User Response Function

This function listens for user input asynchronously, ideal for capturing dynamic user responses.

async def user_response(self):

Run I/O Loop

The run_io_loop orchestrates speaking and listening for responses in a single flow.

async def run_io_loop(self, tokens: str):

Confirmation Loop

This specialized loop handles confirmation prompts like “yes” or “no” interactions.

async def run_confirmation_loop(self, tokens: str):
    prompt = tokens + ", Please respond with 'yes' or 'no'."
    while True:
        await self.speak(prompt)
        response = await self.user_response()
        if "yes" in response.lower():
            return True
        elif "no" in response.lower():
            return False

Example 1: Basic Capability

This Ability creates a daily life advisor that:

  1. Asks the user for a problem: Initiates a conversation to gather user input.
  2. Provides advice: Offers a solution based on user input.
  3. Collects feedback: Captures user satisfaction with the advice.

Code

class BasicCapability(MatchingCapability):
    async def give_advice(self):
        await self.capability_worker.speak("Hi! I'm your daily life advisor.
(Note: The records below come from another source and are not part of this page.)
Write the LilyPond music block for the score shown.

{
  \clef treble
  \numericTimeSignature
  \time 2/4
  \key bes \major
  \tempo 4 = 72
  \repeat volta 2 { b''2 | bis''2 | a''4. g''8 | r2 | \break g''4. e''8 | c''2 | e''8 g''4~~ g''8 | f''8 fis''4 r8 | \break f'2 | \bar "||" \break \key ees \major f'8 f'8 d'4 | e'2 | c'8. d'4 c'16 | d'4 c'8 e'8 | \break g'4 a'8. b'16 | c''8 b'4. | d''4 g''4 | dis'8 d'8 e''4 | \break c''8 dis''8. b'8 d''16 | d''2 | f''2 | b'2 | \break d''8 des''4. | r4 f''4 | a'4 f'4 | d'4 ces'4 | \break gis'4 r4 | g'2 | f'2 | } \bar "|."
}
Tell me your problem.")
        user_problem = await self.capability_worker.user_response()

        solution_prompt = f"Provide a solution for: {user_problem}"
        solution = self.capability_worker.text_to_text_response(solution_prompt)
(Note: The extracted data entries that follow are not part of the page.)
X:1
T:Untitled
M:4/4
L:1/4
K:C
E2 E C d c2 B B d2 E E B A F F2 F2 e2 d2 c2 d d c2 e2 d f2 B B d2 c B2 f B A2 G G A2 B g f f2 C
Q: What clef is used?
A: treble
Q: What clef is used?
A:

        user_feedback = await self.capability_worker.run_io_loop(
            solution + " Are you satisfied with the advice?"
        )
        await self.capability_worker.speak("Thank you for using the advisor.")
        self.capability_worker.resume_normal_flow()

    def call(self, worker: AgentWorker):
        self.worker = worker
        self.capability_worker = CapabilityWorker(self.worker)
        asyncio.create_task(self.give_advice())

Key Functions

  • speak: Introduces the advisor and provides the solution.
  • user_response: Captures user input (e.g., their problem).
  • run_io_loop: Combines speaking the solution and listening for feedback.
  • resume_normal_flow: Resumes the agent’s default workflow after interaction.

Example 2: Weather Capability

This Ability integrates a weather API to fetch and share weather updates based on user-provided locations.


Code

class WeatherDocsCapability(MatchingCapability):
    async def first_setup(self, location: str):
        if not location:
            await self.capability_worker.speak("Which location?")
            location = await self.capability_worker.user_response()

        geolocator = Nominatim(user_agent="weather_agent")
        loc = geolocator.geocode(location)

        if loc:
            result = requests.get(
                f"https://api.open-meteo.com/v1/forecast?latitude={loc.latitude}&longitude={loc.longitude}&current=temperature_2m"
            ).json()
            weather_report = f"The temperature in {location} is {result['current']['temperature_2m']}°C."
            await self.capability_worker.speak(weather_report)
        else:
            await self.capability_worker.speak("Invalid location. Try again.")
        
        self.capability_worker.resume_normal_flow()

    def call(self, worker: AgentWorker):
        self.worker = worker
        self.capability_worker = CapabilityWorker(self.worker)
        asyncio.create_task(self.first_setup(""))

Key Features

  • External API Call: Fetches real-time weather data.
  • Geolocation: Validates and processes user-provided locations.
  • Error Handling: Provides meaningful feedback for invalid inputs.

Conclusion

Building Abilities in OpenHome empowers developers to create custom functionalities for AI agents. With examples like the Basic Advisor and Weather Capability:

  • Understand core functions like speak, run_io_loop, and API integration.
  • Extend the platform to fit unique needs, from integrating external APIs to creating dynamic conversational flows.

Start creating innovative Abilities and push the boundaries of voice AI with OpenHome! 🎉

Note: It is recommended to use the requests module to call third-party APIs and avoid using other libraries. If any other library is needed for a special case, you can request us to add it.